Excerpts of spatial question data
*-*-*

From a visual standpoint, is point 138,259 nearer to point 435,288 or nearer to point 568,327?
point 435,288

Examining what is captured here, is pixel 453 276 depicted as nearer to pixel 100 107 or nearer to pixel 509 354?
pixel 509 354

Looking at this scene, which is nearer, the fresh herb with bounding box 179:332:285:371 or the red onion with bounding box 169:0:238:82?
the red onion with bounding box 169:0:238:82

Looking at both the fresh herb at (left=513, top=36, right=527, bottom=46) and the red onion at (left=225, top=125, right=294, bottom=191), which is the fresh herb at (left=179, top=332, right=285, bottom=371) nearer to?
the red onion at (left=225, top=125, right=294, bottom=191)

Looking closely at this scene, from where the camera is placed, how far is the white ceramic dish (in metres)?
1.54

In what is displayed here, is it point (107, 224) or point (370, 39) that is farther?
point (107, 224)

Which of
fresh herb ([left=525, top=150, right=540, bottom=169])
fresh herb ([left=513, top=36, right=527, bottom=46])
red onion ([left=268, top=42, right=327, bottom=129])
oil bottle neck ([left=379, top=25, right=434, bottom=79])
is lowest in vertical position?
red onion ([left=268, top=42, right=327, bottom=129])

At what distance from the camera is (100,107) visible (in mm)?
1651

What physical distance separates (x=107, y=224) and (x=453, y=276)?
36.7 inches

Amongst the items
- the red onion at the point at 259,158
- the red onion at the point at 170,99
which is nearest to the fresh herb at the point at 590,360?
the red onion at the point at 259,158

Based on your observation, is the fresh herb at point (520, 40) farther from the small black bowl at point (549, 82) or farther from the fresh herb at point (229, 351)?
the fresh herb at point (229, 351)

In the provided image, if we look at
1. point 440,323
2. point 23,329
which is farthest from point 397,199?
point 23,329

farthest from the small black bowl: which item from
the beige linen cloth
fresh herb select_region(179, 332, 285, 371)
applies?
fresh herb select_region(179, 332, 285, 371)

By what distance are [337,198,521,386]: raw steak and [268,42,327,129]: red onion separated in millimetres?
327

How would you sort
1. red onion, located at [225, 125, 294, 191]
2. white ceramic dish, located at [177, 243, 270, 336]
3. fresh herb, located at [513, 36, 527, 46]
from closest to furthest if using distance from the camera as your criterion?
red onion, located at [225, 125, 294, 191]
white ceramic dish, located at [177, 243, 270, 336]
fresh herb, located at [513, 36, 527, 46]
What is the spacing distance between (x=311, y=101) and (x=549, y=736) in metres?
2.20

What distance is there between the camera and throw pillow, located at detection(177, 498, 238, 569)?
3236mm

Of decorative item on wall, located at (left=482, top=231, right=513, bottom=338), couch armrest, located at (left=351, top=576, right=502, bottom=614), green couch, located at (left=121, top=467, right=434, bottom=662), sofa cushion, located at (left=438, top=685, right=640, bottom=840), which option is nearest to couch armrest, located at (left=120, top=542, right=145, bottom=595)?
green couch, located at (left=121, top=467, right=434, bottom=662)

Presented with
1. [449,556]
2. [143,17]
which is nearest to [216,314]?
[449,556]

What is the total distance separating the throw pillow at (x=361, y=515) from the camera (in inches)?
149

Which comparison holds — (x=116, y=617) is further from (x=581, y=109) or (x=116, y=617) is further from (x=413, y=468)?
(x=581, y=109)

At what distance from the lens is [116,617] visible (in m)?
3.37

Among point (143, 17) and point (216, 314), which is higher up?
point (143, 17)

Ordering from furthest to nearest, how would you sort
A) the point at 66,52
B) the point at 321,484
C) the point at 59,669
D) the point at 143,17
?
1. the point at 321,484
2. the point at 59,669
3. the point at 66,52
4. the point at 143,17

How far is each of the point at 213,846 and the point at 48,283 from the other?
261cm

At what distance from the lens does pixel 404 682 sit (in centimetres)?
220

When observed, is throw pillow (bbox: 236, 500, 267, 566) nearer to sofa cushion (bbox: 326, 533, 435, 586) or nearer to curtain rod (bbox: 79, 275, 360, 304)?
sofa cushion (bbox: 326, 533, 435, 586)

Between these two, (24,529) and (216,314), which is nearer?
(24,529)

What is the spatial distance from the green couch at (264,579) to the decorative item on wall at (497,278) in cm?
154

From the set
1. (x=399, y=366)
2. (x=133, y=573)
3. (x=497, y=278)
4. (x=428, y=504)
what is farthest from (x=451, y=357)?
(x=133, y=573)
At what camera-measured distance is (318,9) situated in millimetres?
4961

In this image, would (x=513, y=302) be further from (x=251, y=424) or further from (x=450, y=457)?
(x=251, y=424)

*-*-*

The lines to reproduce run from the line containing "What is the spacing" to the end of the listing; write them out exactly and add nothing.

= PROBLEM SOLUTION =
What is the spacing distance between (x=311, y=101) and (x=549, y=736) in metres?
2.20

What distance is there between the camera and throw pillow, located at detection(177, 498, 238, 569)?
3236mm

Of decorative item on wall, located at (left=482, top=231, right=513, bottom=338), couch armrest, located at (left=351, top=576, right=502, bottom=614), green couch, located at (left=121, top=467, right=434, bottom=662), sofa cushion, located at (left=438, top=685, right=640, bottom=840), which option is nearest to couch armrest, located at (left=120, top=542, right=145, bottom=595)?
green couch, located at (left=121, top=467, right=434, bottom=662)

Presented with
1. [449,556]
2. [143,17]
which is nearest to [216,314]?
[449,556]

What is the total distance separating the throw pillow at (x=361, y=515) from the camera (in inches)?
149

Which comparison holds — (x=116, y=617) is further from (x=581, y=109) or (x=116, y=617) is further from (x=413, y=468)?
(x=581, y=109)

At what distance from the lens is [116,617] visible (in m)?
3.37

Among point (143, 17) and point (216, 314), which is higher up?
point (143, 17)

Ordering from furthest to nearest, how would you sort
A) the point at 66,52
B) the point at 321,484
C) the point at 59,669
D) the point at 143,17
?
1. the point at 321,484
2. the point at 59,669
3. the point at 66,52
4. the point at 143,17

How far is each of the point at 213,846 and the point at 48,283 from the other?
261cm

At what distance from the lens does pixel 404 682 sit (in centimetres)?
220

When observed, is throw pillow (bbox: 236, 500, 267, 566) nearer to sofa cushion (bbox: 326, 533, 435, 586) or nearer to curtain rod (bbox: 79, 275, 360, 304)?
sofa cushion (bbox: 326, 533, 435, 586)

Between these two, (24,529) and (216,314), which is nearer?
(24,529)

What is the spatial distance from the green couch at (264,579) to the decorative item on wall at (497,278) in cm?
154

From the set
1. (x=399, y=366)
2. (x=133, y=573)
3. (x=497, y=278)
4. (x=428, y=504)
what is farthest from (x=451, y=357)?
(x=133, y=573)
At what camera-measured distance is (318,9) situated in millimetres?
4961

In this image, would (x=513, y=302) be further from (x=251, y=424) or further from (x=450, y=457)?
(x=251, y=424)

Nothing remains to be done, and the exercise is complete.